The right food for a healthy lifestyle: menus and recipes for every day

A slim figure is the dream of many people, but in the race for the desired result, people go to extremes, torture themselves with hunger, depriving the body of essential nutrients, which ultimately leads to numerous health problems.

In fact, to lose weight and stay healthy at the same time, you need to eat right. In this article, we will show you how to make a PP menu for a week - in order to maintain beauty and health and not harm the body.

Food products of different groups that make up a healthy diet

Benefits of proper nutrition

PP (proper nutrition) has many benefits. That is why it is becoming more and more popular among lovers of a healthy lifestyle.

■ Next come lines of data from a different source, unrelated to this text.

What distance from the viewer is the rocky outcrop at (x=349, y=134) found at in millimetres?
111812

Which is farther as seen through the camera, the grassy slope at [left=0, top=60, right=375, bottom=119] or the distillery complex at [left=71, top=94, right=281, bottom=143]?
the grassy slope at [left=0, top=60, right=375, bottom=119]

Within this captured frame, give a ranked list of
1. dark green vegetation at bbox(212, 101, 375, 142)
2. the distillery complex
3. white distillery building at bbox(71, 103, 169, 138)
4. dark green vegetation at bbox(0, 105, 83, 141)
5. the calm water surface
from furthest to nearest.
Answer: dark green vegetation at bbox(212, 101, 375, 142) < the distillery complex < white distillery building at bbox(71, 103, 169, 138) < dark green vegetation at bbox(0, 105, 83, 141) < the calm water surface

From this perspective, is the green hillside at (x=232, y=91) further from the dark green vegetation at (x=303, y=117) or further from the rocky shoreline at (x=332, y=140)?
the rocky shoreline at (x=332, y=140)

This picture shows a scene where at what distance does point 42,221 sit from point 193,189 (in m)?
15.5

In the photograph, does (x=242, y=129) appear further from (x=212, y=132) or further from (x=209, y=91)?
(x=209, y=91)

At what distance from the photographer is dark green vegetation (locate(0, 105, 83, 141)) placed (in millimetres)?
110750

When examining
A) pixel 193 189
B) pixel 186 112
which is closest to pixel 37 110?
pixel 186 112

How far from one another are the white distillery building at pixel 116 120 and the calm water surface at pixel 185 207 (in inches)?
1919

  • A well-designed diet for weight loss and general recovery allows you to support the development, growth and vital activity of the body. To avoid many health problems, you should switch to the PP menu as soon as possible. Ideally, you should eat well throughout your life - such a lifestyle, for example, means a Mediterranean diet.
  • It is recommended to draw up a special menu to prevent various diseases. A well-thought-out balanced diet with PP is a good prophylactic against the occurrence of diseases of the gastrointestinal tract, pathologies of the heart and blood vessels, and uncontrolled weight gain.
  • Adhering to the principles of proper nutrition, you can keep your figure in shape. No diet can guarantee a lasting result without harming health. PP in this respect is something like the golden mean. Thanks to it, it is possible not only to lose weight, but also to maintain the desired weight for as long as necessary.
  • Switching to a balanced diet also includes physical activity. Lack of mobility will not allow you to achieve the desired effect. Therefore, anyone who wants to be lean should exercise regularly.
  • According to recent studies, the menu, compiled according to all the rules, significantly reduces the risk of a depressive state. This is a guarantee of good health and a stable psyche.
A balanced diet will give you a slim figure and a great mood for the whole day.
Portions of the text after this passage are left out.